ОПИСАНИЕ ЗАДАНИЯ | Перепечатайте без изменений отрывок из текста о благотворительности: начните со слов «Я не занимаюсь» и остановитесь после слов «отдал на благотворительность.».

ТЕКСТ ДЛЯ ЧТЕНИЯ |
============================================================

Я не занимаюсь благотворительностью в том виде, в котором сегодня это понимает большинство, делюсь немного по-другому: пытаюсь построить действующие механизмы, которые бы обеспечили долгосрочную устойчивость филантропическим проектам. Поэтому нет такого, что я вот столько заработал и какую-то часть отдал на благотворительность.
— Десятину?
— Например. Вроде откупился, выполнил гражданский долг. Важно понять, что живешь в обществе, где есть разные люди и возможности у них тоже разные. Современный мир сложный, взаимно переплетенный. Социальная стабильность не просто красивые слова и зона ответственности не только государства. И у элиты есть определенные обязательства по созданию механизмов перераспределения материальных ресурсов, денег, знаний, которые должны помочь обществу стать более сбалансированным. Это вопрос философии жизни.
— Кажется, не все это понимают.
— Не готов отвечать за других, мы все разные, каждый приходит к этому пониманию по-своему, на разных этапах жизни, а кто-то вовсе не приходит. Многое зависит от того, каким горизонтом восприятия живет человек.
Про себя могу сказать, что всю жизнь старался думать и планировать лет на 25 и более. И быть оптимистом. Верю, что в ближайшие четверть века Россия станет успешной страной с нормальными общественными и правовыми институтами, где все люди смогут себя комфортно чувствовать. Здесь будет меньше ненависти, противоречий, расслоения — имущественного и социального. Но для этого надо прилагать усилия. Каждый делает столько, сколько может. Да, кто-то смотрит на Россию как вахтовик: тут зарабатываю, а живу на Западе или создаю там для себя базу на будущее, которое не связываю с этой страной.

============================================================

СОБРАННЫЙ МАТЕРИАЛ |
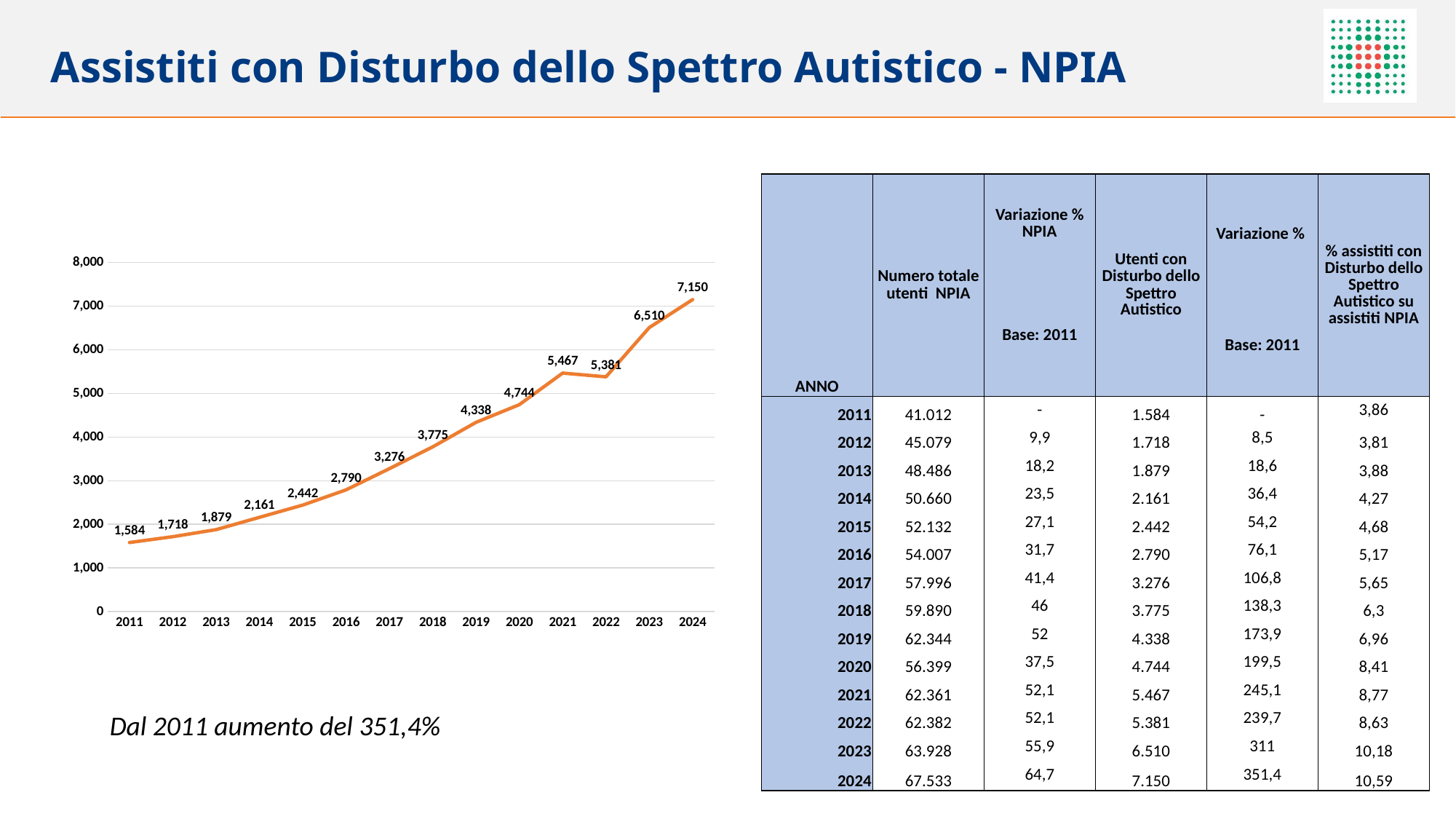
How many years are plotted on the x axis of the line chart? 14 What is the difference between the values for 2024 and 2023 in the line chart? 640 Which year has the larger value in the line chart, 2021 or 2022? 2021 Does the line in the chart generally rise or fall from 2011 to 2024? rise Is the value for 2020 in the line chart greater or less than 5,000? less What is the value plotted for 2018 in the line chart? 3,775 What is the value plotted for 2024 in the line chart? 7,150 What is the value plotted for 2011 in the line chart? 1,584 What is the difference between the values for 2012 and 2011 in the line chart? 134 Which year has the lowest value in the line chart? 2011 What type of chart is shown on the slide? line chart Which year has the highest value in the line chart? 2024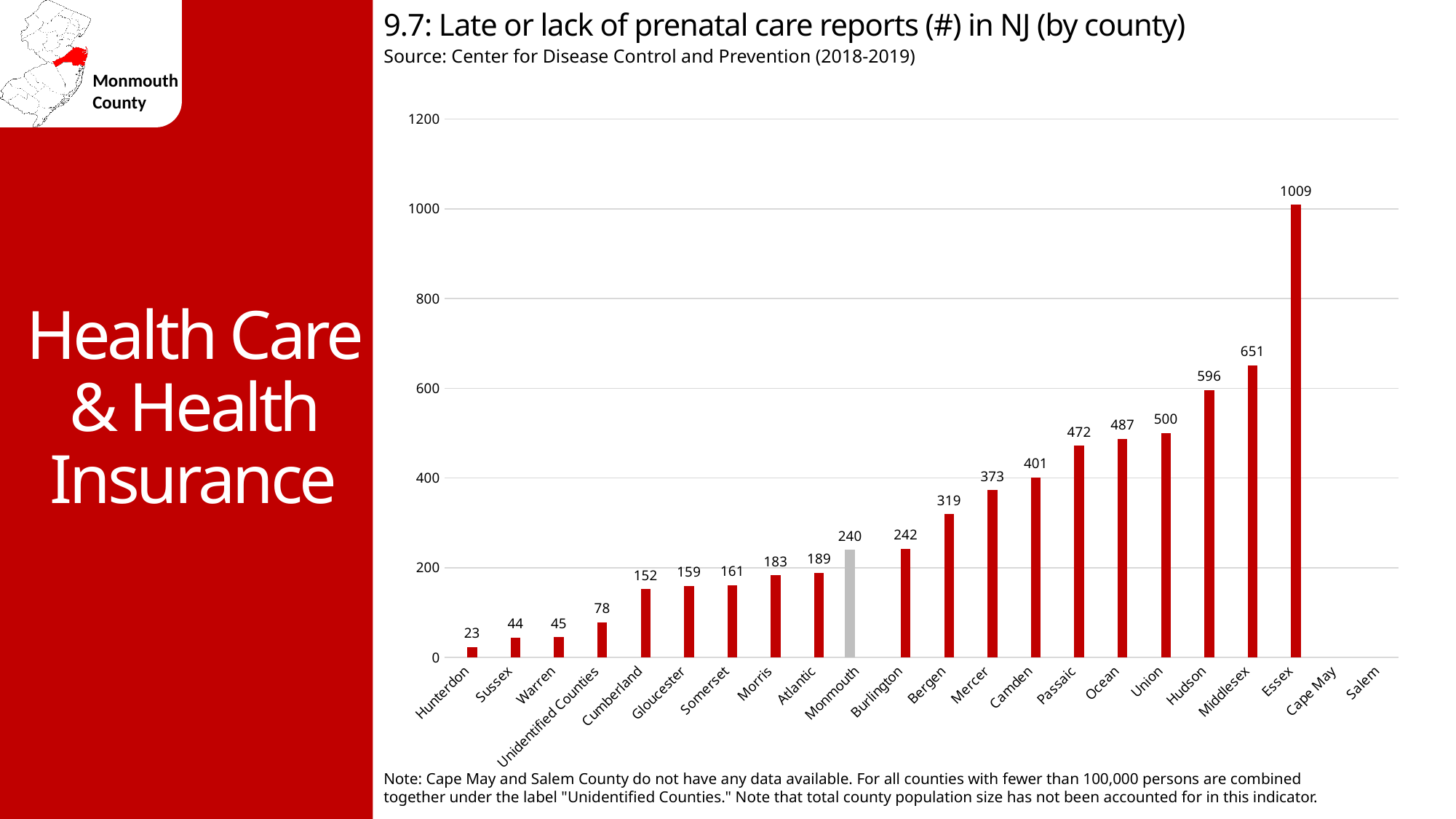
Is the value for Passaic greater or less than 400? greater What is the difference between the values for Essex and Middlesex? 358 What is the number of late or lack of prenatal care reports for Monmouth County? 240 Which county with data shown has the lowest number of reports? Hunterdon What is the difference between the values for Monmouth and Burlington? 2 What kind of chart is shown on the slide? Bar chart What is the value shown for Cumberland County? 152 Which bar is shown in grey rather than red? Monmouth Which county has the highest number of late or lack of prenatal care reports? Essex Which has a higher value, Hudson or Union? Hudson How many county categories are listed on the x axis, including Unidentified Counties? 22 What is the value shown for Essex County? 1009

============================================================

ГОТОВОЕ РЕШЕНИЕ |
Я не занимаюсь благотворительностью в том виде, в котором сегодня это понимает большинство, делюсь немного по-другому: пытаюсь построить действующие механизмы, которые бы обеспечили долгосрочную устойчивость филантропическим проектам. Поэтому нет такого, что я вот столько заработал и какую-то часть отдал на благотворительность.